OpenCV basic tutorial for computer vision applications

From industrial inspection systems to automated driving systems, computer vision is a broad field that includes many interesting applications. Many of these systems use the Open Source Computer Vision Library (OpenCV) for both the prototype and implementation phases. OpenCV optimizes many of the functional functions and is used in real-time computer vision programs. However, due to the unique advantages of the embedded optimization strategy, it is still worth trying to use the logic hardware to accelerate the performance of OpenCV.

Currently, OpenCV is widely used in the development of computer vision applications. OpenCV includes a library of more than 2,500 optimized video functions and is optimized for desktop processors and graphics processing units (GPUs).

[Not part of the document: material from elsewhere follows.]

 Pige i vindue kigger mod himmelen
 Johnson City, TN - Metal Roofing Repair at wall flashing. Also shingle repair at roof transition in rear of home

Xilinx's Vivado HLS high-level synthesis tool can directly create RTL hardware through C/C++ code to significantly improve design efficiency. At the same time, Xilinx Zynq fully programmable SOC series devices embed dual-core ARM Cortex-A9 processor with software programmability It combines with the hardware programmability of the FPGA to achieve unparalleled system performance, flexibility, scalability and speed up the time-to-market of graphics processing products with system power advantages such as low power consumption and low cost. OpenCV has thousands of users, and the OpenCV design runs on the ARM processor of the Zynq device without modification. However, HD processing using OpenCV is often limited by external memory, especially storage bandwidth can become a performance bottleneck, and storage access also limits power efficiency. With the Vivado HLS high-level language synthesis tool from Xilinx, designers can easily convert OpenCV C++ video processing designs to RTL code and convert them into hardware accelerators that can be implemented in Zynq or real-time hardware video processing units implemented on FPGAs. .

1, OpenCV and HLS video library

As shown in Figure 15.83, OpenCV can be used in different ways in video processing systems. In Figure 15.83(a), the design and implementation of the algorithm relies entirely on OpenCV function calls, using the file access function for image input, output, and processing; in Figure 15.83(b), the algorithm can be used in an embedded system ( For example, implementation in Zynq Base TRD) uses a platform-specific function call to access input and output images. However, the implementation of video processing relies on calls from OpenCV function functions by processors (such as CortexTM-A9) in embedded systems; Figure 15.83 In (c), the OpenCV function of the processing algorithm is replaced by the Xilinx Vivado HLS video library function, while the OpenCV function is used to access the input and output images, providing a design prototype for the implementation of the video processing algorithm. The video library functions provided by Vivado HLS can be synthesized, and after integrating these functions, the processor modules can be integrated into programmable logic such as Zynq. In this way, these program logic blocks can process the video stream produced by the processor, the data read from the file, and the externally input real-time video stream.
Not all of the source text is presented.